» Your assignment
A faithful transcript of every entry is required; pictures do not belong in it.

» Records for the task
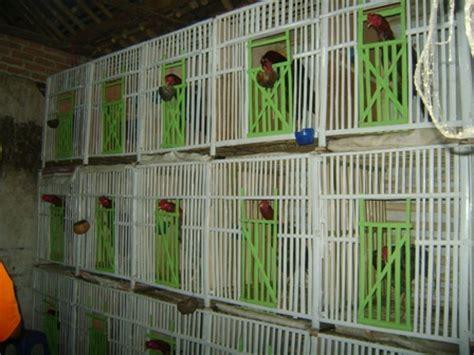 Kandang Set kandang ayam bangkok java toya richfarm explore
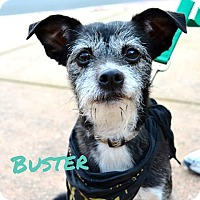 Adopt A Pet :: Buster - Sunnyvale, CA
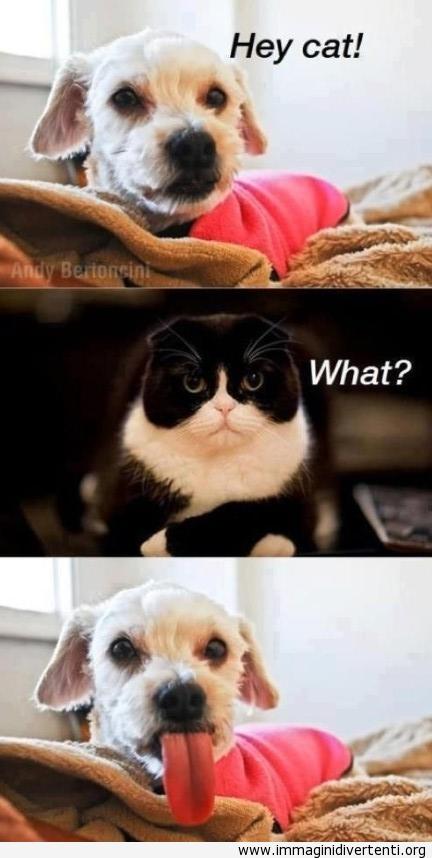 hey gatto immaginidivertenti.org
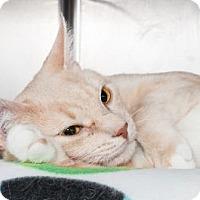 Adopt A Pet :: Surrey - Lowell, MA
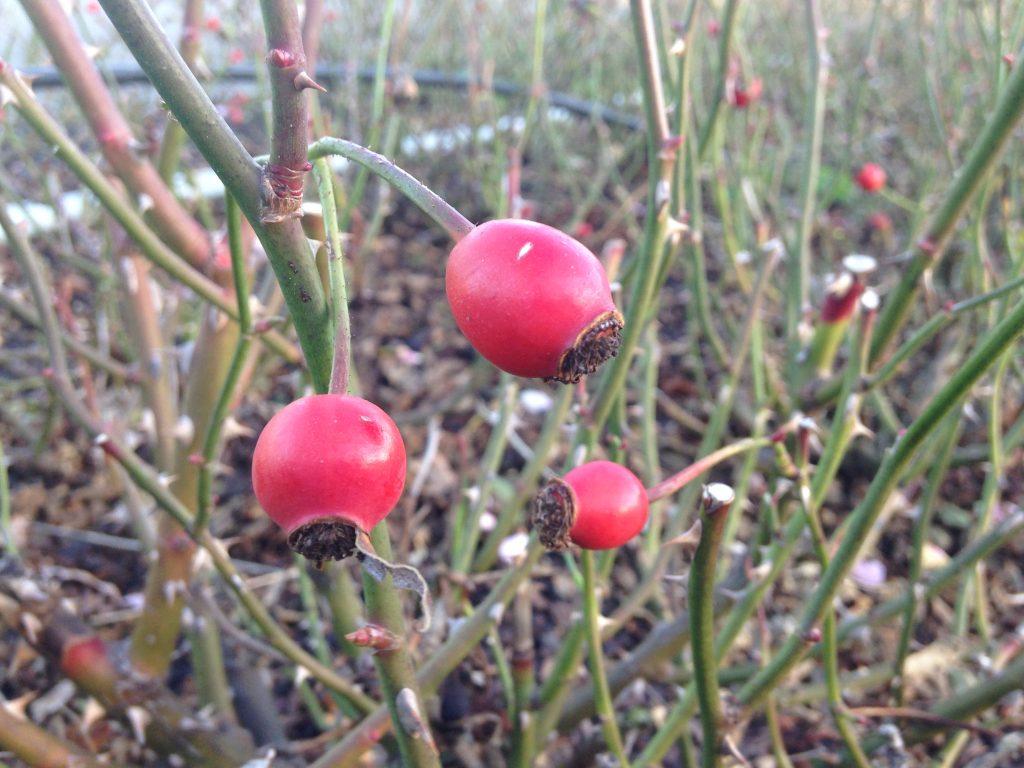 rückschnitt – die rosen in form bringen – rosenhof odendahl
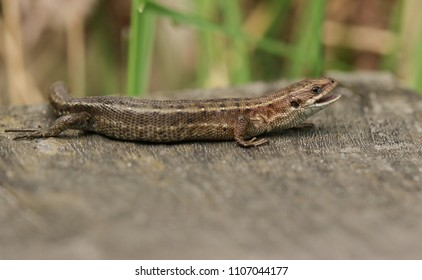 A stunning Common Lizard (Zootoca vivipara) hunting on a wooden boardwalk with its mouth open.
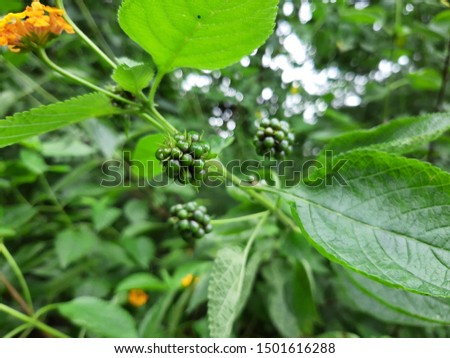 Lantana camara is a species of flowering plant within the verbena family, native to the American tropics. Other common names of L. camara include big-sage, wild-sage, red-sage, white-sage, tickberry,  #1501616288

» Result of this task
 Kandang Set kandang ayam bangkok java toya richfarm explore
 Adopt A Pet :: Buster - Sunnyvale, CA
 hey gatto immaginidivertenti.org
 Adopt A Pet :: Surrey - Lowell, MA
 rückschnitt – die rosen in form bringen – rosenhof odendahl
 A stunning Common Lizard (Zootoca vivipara) hunting on a wooden boardwalk with its mouth open.
 Lantana camara is a species of flowering plant within the verbena family, native to the American tropics. Other common names of L. camara include big-sage, wild-sage, red-sage, white-sage, tickberry,  #1501616288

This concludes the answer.